And as he grew older, the wooden box spawned his fascination with history. And with art.
one
Monday, March 3, 2:35 p.m., near the Canadian border
By the time she heard him behind her, he’d gotten so close that she instinctively reached for her Smith & Wesson .40 as she turned to face him.
They stood at the tailgate of Border Patrol Agent Peyton Cote’s Ford F-150 service vehicle. She’d been loading water bottles into the pockets of her backpack, preparing for a three-mile hike, a routine border sweep, when she’d heard his feet scuff the frozen chunks of dirt and snow behind her.
Now, facing him, she felt nearly embarrassed to be holding her weapon—the boy wasn’t much older than her eleven-year-old, Tommy.
So why did she have that feeling, the one that had befallen her hundreds of times before, the one that tol
d her something wasn’t right? She didn’t immediately reholster her .40. Her sister called it Mother’s Intuition; agents called it Field Instinct.
She shuffled her L.L.Bean leather hiking boots, her snowshoes on the ground near her feet. Behind the boy, to the northeast, was a dense, commercially owned forest of eastern pines and Norway spruces.
Peyton knew the boy had emerged from the tree line.
She also knew the woods behind him ran to the Canadian border.
It was a warm morning, one of those glorious late-winter days residents of Aroostook County, Maine, felt they’d earned on the heels of a winter that saw temperatures plunge to forty below twice this year and the snowfall total top ninety-one inches (and counting).
“What’s your name?” she asked.
Was that a shiver?
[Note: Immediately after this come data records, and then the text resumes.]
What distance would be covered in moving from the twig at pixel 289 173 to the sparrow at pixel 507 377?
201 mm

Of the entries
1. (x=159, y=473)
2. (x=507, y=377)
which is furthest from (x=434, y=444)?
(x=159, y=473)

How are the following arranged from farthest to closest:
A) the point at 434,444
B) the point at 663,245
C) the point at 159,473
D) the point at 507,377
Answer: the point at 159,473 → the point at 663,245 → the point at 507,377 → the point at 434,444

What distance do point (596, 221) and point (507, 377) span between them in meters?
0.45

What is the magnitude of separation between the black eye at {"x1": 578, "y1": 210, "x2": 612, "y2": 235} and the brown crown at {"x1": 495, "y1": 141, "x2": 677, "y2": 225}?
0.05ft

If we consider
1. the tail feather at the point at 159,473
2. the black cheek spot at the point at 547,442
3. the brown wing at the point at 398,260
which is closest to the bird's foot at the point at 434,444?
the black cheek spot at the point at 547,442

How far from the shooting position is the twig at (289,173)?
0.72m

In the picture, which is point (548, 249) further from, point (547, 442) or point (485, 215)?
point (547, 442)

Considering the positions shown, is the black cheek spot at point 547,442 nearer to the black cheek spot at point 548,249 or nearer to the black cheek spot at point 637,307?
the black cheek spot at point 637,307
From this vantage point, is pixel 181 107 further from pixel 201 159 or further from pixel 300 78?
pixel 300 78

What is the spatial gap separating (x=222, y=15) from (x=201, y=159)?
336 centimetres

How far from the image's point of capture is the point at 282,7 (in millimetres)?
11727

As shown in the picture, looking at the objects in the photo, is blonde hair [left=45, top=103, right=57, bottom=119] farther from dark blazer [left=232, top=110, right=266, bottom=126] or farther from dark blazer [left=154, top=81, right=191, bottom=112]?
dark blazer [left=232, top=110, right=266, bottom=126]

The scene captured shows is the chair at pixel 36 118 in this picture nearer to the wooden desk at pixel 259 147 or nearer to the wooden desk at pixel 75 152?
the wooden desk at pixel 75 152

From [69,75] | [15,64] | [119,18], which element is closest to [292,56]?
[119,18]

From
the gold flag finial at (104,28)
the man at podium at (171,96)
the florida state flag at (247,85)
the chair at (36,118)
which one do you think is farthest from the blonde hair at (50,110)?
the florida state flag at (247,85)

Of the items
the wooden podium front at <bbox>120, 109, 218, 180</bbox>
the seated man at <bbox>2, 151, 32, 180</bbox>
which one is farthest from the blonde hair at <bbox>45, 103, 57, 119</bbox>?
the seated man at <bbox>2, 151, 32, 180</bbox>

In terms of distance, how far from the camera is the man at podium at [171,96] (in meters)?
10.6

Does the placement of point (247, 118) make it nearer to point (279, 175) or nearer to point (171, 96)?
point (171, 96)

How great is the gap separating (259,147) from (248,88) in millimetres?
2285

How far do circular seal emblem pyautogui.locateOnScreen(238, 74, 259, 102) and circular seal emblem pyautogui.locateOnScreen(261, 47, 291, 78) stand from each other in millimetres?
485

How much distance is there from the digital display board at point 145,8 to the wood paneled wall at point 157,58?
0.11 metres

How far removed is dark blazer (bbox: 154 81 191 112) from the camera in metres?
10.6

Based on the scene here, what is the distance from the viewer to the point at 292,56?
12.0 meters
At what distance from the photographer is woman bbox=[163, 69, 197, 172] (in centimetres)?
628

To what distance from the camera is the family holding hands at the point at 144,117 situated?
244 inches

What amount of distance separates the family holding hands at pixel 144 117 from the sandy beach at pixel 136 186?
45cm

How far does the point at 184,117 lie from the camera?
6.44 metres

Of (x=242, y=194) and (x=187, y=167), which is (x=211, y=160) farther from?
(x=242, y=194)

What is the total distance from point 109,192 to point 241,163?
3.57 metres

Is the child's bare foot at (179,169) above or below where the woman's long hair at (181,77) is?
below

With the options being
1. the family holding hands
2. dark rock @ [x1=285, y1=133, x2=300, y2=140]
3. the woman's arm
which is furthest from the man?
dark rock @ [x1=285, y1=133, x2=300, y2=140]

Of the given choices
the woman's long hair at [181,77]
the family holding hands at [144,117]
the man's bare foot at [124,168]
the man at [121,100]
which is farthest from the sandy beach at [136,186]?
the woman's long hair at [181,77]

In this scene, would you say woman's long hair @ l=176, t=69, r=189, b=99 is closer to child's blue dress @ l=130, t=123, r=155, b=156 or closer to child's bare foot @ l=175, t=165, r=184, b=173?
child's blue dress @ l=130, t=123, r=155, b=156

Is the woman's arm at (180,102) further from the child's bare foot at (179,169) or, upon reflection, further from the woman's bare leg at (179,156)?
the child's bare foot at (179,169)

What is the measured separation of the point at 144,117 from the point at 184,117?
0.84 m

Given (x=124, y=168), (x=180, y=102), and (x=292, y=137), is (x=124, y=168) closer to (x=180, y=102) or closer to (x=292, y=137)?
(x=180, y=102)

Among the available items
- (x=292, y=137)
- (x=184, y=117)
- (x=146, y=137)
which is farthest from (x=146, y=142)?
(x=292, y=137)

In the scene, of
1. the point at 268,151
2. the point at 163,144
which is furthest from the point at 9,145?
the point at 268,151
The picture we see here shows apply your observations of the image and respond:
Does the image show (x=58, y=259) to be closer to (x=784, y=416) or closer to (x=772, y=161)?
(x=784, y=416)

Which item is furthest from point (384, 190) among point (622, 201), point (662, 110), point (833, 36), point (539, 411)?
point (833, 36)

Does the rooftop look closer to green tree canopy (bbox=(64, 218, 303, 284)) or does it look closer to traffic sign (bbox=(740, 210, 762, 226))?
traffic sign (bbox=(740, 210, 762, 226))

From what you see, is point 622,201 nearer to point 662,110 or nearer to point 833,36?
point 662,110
Or a flinch?
She couldn’t tell, but his blond bangs swayed. His face was dirty, his pant leg torn at the knee. Red-cheeked, he’d obviously been outside for an extended period.
A wind gust hit them, and somewhere overhead, a large crow sounded. She took a different approach.
“Like to snowshoe?”
He shrugged, so she kept going.
“I love it, especially on days like this.” She pointed to a nearby tree. Sunlight turned ice-covered branches to refractive chandeliers. “It’s beautiful out here.”
He shook his head and looked down. “Very cold.”
Her first reaction was as an agent: she heard the accent. Russian? Her second reaction was as a mother: the boy wore only a hoodie, and beneath it his T-shirt collar was frayed. Where were his hat and mittens? She wouldn’t allow Tommy outside dressed like that during winter.
She left her backpack where it was and tossed the snowshoes into the truck’s bed.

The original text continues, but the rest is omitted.